Expressions like this are not uncommon, and similarly do your
classmates delight in things you've accomplished.
>> And actually, toward that end, we have a start-of-term event, as well.
If things like this appeal to you, or you're at least curious as to what
this, know that a new tradition of the course is called CS50 Puzzle Day.
And this was instituted a couple of years back to really signal to campus
that computer science is not about programming, and it's certainly not
about embracing only those students who have prior experience.
It's really about problem-solving more generally.
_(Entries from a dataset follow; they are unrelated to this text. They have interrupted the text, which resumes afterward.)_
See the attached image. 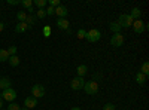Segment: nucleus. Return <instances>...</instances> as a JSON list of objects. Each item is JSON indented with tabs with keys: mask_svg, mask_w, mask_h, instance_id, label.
Here are the masks:
<instances>
[{
	"mask_svg": "<svg viewBox=\"0 0 149 110\" xmlns=\"http://www.w3.org/2000/svg\"><path fill=\"white\" fill-rule=\"evenodd\" d=\"M82 89L85 91L86 95H95V94L98 92V82L91 79L90 82H85V85H84Z\"/></svg>",
	"mask_w": 149,
	"mask_h": 110,
	"instance_id": "1",
	"label": "nucleus"
},
{
	"mask_svg": "<svg viewBox=\"0 0 149 110\" xmlns=\"http://www.w3.org/2000/svg\"><path fill=\"white\" fill-rule=\"evenodd\" d=\"M85 39L91 42V43H95L102 39V31L100 30H97V28H93L90 31H86V36H85Z\"/></svg>",
	"mask_w": 149,
	"mask_h": 110,
	"instance_id": "2",
	"label": "nucleus"
},
{
	"mask_svg": "<svg viewBox=\"0 0 149 110\" xmlns=\"http://www.w3.org/2000/svg\"><path fill=\"white\" fill-rule=\"evenodd\" d=\"M133 18L130 17V14H122L119 18H118V24L121 26V28H128L133 26Z\"/></svg>",
	"mask_w": 149,
	"mask_h": 110,
	"instance_id": "3",
	"label": "nucleus"
},
{
	"mask_svg": "<svg viewBox=\"0 0 149 110\" xmlns=\"http://www.w3.org/2000/svg\"><path fill=\"white\" fill-rule=\"evenodd\" d=\"M45 86L40 83H36L31 86V97H34V98H42V97H45Z\"/></svg>",
	"mask_w": 149,
	"mask_h": 110,
	"instance_id": "4",
	"label": "nucleus"
},
{
	"mask_svg": "<svg viewBox=\"0 0 149 110\" xmlns=\"http://www.w3.org/2000/svg\"><path fill=\"white\" fill-rule=\"evenodd\" d=\"M2 98L3 101H9V103H14V100L17 98V91L12 89V88H8L2 92Z\"/></svg>",
	"mask_w": 149,
	"mask_h": 110,
	"instance_id": "5",
	"label": "nucleus"
},
{
	"mask_svg": "<svg viewBox=\"0 0 149 110\" xmlns=\"http://www.w3.org/2000/svg\"><path fill=\"white\" fill-rule=\"evenodd\" d=\"M133 30L134 33H137V34H142L145 30H146V22H143L142 19H134L133 21Z\"/></svg>",
	"mask_w": 149,
	"mask_h": 110,
	"instance_id": "6",
	"label": "nucleus"
},
{
	"mask_svg": "<svg viewBox=\"0 0 149 110\" xmlns=\"http://www.w3.org/2000/svg\"><path fill=\"white\" fill-rule=\"evenodd\" d=\"M110 45L113 46V48H119L124 45V36L121 33H115L113 36L110 37Z\"/></svg>",
	"mask_w": 149,
	"mask_h": 110,
	"instance_id": "7",
	"label": "nucleus"
},
{
	"mask_svg": "<svg viewBox=\"0 0 149 110\" xmlns=\"http://www.w3.org/2000/svg\"><path fill=\"white\" fill-rule=\"evenodd\" d=\"M84 85H85V80H84V77H74V79H72V82H70V88L73 89V91H79V89H82L84 88Z\"/></svg>",
	"mask_w": 149,
	"mask_h": 110,
	"instance_id": "8",
	"label": "nucleus"
},
{
	"mask_svg": "<svg viewBox=\"0 0 149 110\" xmlns=\"http://www.w3.org/2000/svg\"><path fill=\"white\" fill-rule=\"evenodd\" d=\"M55 15H57L58 18H66V17L69 15V9H67V6H63V5L57 6V8H55Z\"/></svg>",
	"mask_w": 149,
	"mask_h": 110,
	"instance_id": "9",
	"label": "nucleus"
},
{
	"mask_svg": "<svg viewBox=\"0 0 149 110\" xmlns=\"http://www.w3.org/2000/svg\"><path fill=\"white\" fill-rule=\"evenodd\" d=\"M37 106V98H34V97H27L26 100H24V107H27L29 110L34 109Z\"/></svg>",
	"mask_w": 149,
	"mask_h": 110,
	"instance_id": "10",
	"label": "nucleus"
},
{
	"mask_svg": "<svg viewBox=\"0 0 149 110\" xmlns=\"http://www.w3.org/2000/svg\"><path fill=\"white\" fill-rule=\"evenodd\" d=\"M57 27L61 28V30H69L70 28V22L66 18H58L57 19Z\"/></svg>",
	"mask_w": 149,
	"mask_h": 110,
	"instance_id": "11",
	"label": "nucleus"
},
{
	"mask_svg": "<svg viewBox=\"0 0 149 110\" xmlns=\"http://www.w3.org/2000/svg\"><path fill=\"white\" fill-rule=\"evenodd\" d=\"M10 85H12V82L9 77H0V89L5 91V89L10 88Z\"/></svg>",
	"mask_w": 149,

>> And so Puzzle Day, over the past few years now, has evolved into a nice
partnership with our friends at Facebook, whereby there'll be fabulous
prizes and pizza across the river at the i-lab this coming Saturday.
Head to that URL with two or three friends if you would like to partake
in this new tradition.
>> So I'd like to ask that you keep one thing in mind, and we've got just a
two minute clip on which to close today.
73% is the number to remember.
Cake, too, will await you outside this transept as we adjourn in just a
couple of moments, which is a tradition of the course, as well.